If Pelé couldn't sell soccer to the ugly American, then Landon Donovan, Clint Mathis, Eddie Johnson, etc. doesn't have a snowball's chance in South Florida.
Fast forward to the announcement that David Beckham is leaving Real Madrid for the Los Angeles Galaxy. Incidentally, that's like me leaving my wife for Danny DeVito. It's funny to think about, but it's not something that happens in a world still governed by the laws of physics.
After all the hullaballoo about Beckham making $250M dollars over five years passed, the simple truth of his $5M annual salary had to be integrated into the thing the league once called a salary cap and wage structure. To accomplish that feat, MLS made the Designated Player Rule (most often called the Beckham Rule), which basically stated that a club could choose one player and pay them whatever they felt like out of their own pocket. Cute, huh?

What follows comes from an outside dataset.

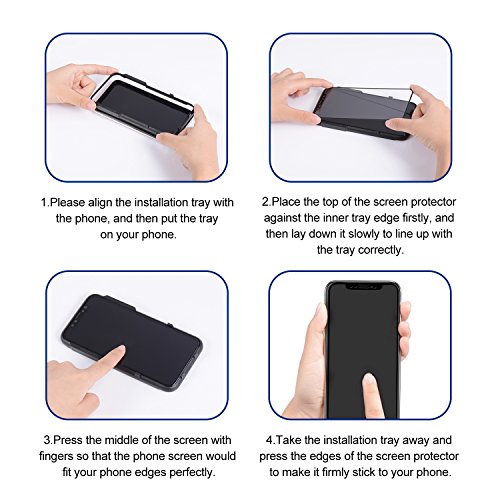 1.Please align the installation tray with the phone, and then put the tray on your phone.

2.Place the top of the screen protector against the inner tray edge firstly, and then lay down it slowly to line up with the tray correctly.

3.Press the middle of the screen with fingers so that the phone screen would fit your phone edges perfectly.

4.Take the installation tray away and press the edges of the screen protector to make it firmly stick to your phone.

So Beckham came to Hollywood. Claudio Reyna AND Juan Pablo Angel went to NY (choosing one in the current scheme means choosing as many as you want as long as you're footing the bill), and Denilson went and jogged his fat ass around in Dallas for a while. Other teams opted not to splash the cash, the Revolution and Houston Dynamo, the league's two best teams, among them.
Of course, the Galaxy have Donovan on their books still, so they've already got two players (and maybe more) over the maximum salary, but HEY PRESTO! TADA! just after MLS Cup this year, the MLS Board of Governors decided to "grandfather" the old over-max salary players into the new system with no penalty for the clubs already spending, in the case of the Galaxy, more than five times the old salary cap.
Now, let us set aside for half-a-minute the efficacy of spending all that money. For their roughly $10M in payroll, the Galaxy didn't even make the playoffs this year, despite the fact that the league office heavily weighted their schedule to allow for the maximum number of games to be played with Beckham on the pitch, an accommodation made for no other club.
Let's just get back to the issue of fairness. No case can be made for the fairness of the current MLS player acquisition rules. None. Don't even try. Don't email me with half-baked justifications or even casual references to long term investment in the growth of the league.
All of that smacks of nothing other than panic and desperation. Not happy with the slow and steady growth of attendance numbers or TV ratings, the people with the money finally cried out for a silver bullet, the single stroke that would put butts in the seats (welcome to Los Angeles, Mr. Beckham!) and give them some return on their investment. Where once Marx and Engels toiled away in relative obscurity to create a fair and balanced playing field for rich and poor alike (read: New York and Columbus), Adam Smith has at last intruded to crush that vision under the heel of his expensive Adidas leather boots.
A league that set out to avoid the mistakes that led to the bankruptcy of the NASL, has now embraced the NASL way.
I still love MLS. I still love to sit in the stands in Foxboro, rain or shine, to suffer with my team. But, if I'm honest, this is no longer a league I really like. We've become the joke that every Eurosnob always believed we were, substituting money and gimmickry for culture and tradition and a pure passion for the game. Maybe the passion will endure through the Beckham years. Maybe the league's money men will come to their senses, or perhaps it will all go the way of the Cosmos and the Rowdies and the Teamen, which is to say straight into Leon Trostky's "ash heap of history."